▶ DATASET EXCERPTS:
****************************************

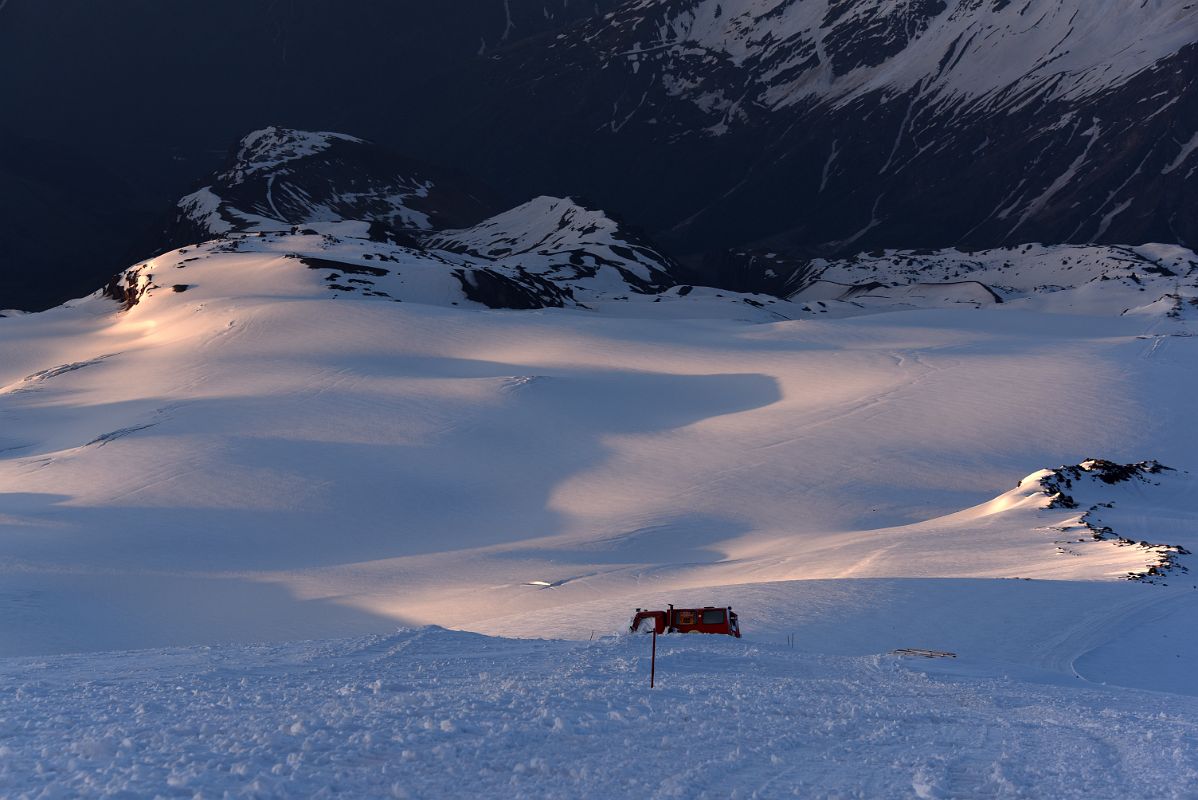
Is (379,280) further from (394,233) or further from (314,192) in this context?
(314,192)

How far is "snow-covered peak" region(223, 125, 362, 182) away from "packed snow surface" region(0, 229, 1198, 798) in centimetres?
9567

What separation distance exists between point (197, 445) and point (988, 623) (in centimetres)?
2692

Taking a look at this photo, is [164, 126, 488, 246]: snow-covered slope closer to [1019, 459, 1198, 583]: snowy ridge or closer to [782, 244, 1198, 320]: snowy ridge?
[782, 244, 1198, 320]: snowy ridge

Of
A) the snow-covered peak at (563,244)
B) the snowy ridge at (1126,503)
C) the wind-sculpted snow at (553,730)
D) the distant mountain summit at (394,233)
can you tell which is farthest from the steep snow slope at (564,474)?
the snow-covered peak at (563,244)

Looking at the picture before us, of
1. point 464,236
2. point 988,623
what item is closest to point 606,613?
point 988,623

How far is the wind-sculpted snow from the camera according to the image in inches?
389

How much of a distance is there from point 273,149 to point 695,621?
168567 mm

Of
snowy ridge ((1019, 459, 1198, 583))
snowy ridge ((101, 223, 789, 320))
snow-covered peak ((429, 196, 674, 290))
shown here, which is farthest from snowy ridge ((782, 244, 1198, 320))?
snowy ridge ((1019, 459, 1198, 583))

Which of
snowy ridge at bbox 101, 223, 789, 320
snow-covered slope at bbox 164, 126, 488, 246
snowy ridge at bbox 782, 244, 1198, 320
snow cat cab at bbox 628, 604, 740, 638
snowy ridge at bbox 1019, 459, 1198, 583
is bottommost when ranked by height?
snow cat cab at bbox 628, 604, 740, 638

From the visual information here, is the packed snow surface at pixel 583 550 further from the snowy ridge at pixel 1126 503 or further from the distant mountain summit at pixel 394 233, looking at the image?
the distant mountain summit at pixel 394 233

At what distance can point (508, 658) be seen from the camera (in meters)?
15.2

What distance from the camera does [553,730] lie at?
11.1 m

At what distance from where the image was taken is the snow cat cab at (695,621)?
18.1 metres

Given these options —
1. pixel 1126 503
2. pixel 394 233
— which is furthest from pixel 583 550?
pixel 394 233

****************************************

▶ EXERCISE BRIEF: Print every row above word for word, with the picture line left out.

▶ RIGHT ANSWER:
Is (379,280) further from (394,233) or further from (314,192) in this context?
(314,192)

How far is "snow-covered peak" region(223, 125, 362, 182) away from "packed snow surface" region(0, 229, 1198, 798) in centimetres?
9567

What separation distance exists between point (197, 445) and point (988, 623) (in centimetres)?
2692

Taking a look at this photo, is [164, 126, 488, 246]: snow-covered slope closer to [1019, 459, 1198, 583]: snowy ridge or closer to [782, 244, 1198, 320]: snowy ridge?
[782, 244, 1198, 320]: snowy ridge

Of
A) the snow-covered peak at (563,244)
B) the snowy ridge at (1126,503)
C) the wind-sculpted snow at (553,730)
D) the distant mountain summit at (394,233)
can you tell which is farthest from the steep snow slope at (564,474)?
the snow-covered peak at (563,244)

Looking at the picture before us, of
1. point 464,236
2. point 988,623
what item is closest to point 606,613?
point 988,623

How far is the wind-sculpted snow from the camera according to the image in inches?
389

How much of a distance is there from point 273,149 to point 695,621?
168567 mm

Of
snowy ridge ((1019, 459, 1198, 583))
snowy ridge ((101, 223, 789, 320))
snow-covered peak ((429, 196, 674, 290))
shown here, which is farthest from snowy ridge ((782, 244, 1198, 320))?
snowy ridge ((1019, 459, 1198, 583))

Which of
snowy ridge at bbox 101, 223, 789, 320
snow-covered slope at bbox 164, 126, 488, 246
snowy ridge at bbox 782, 244, 1198, 320
snow cat cab at bbox 628, 604, 740, 638
snowy ridge at bbox 1019, 459, 1198, 583
is bottommost when ranked by height?
snow cat cab at bbox 628, 604, 740, 638

From the visual information here, is the packed snow surface at pixel 583 550 further from the snowy ridge at pixel 1126 503 or further from the distant mountain summit at pixel 394 233, looking at the image?
the distant mountain summit at pixel 394 233

At what distance can point (508, 658) be seen from the camera (in meters)?
15.2

What distance from the camera does [553,730] lie at?
11.1 m

At what distance from where the image was taken is the snow cat cab at (695,621)?
18.1 metres

Given these options —
1. pixel 1126 503
2. pixel 394 233
— which is furthest from pixel 583 550?
pixel 394 233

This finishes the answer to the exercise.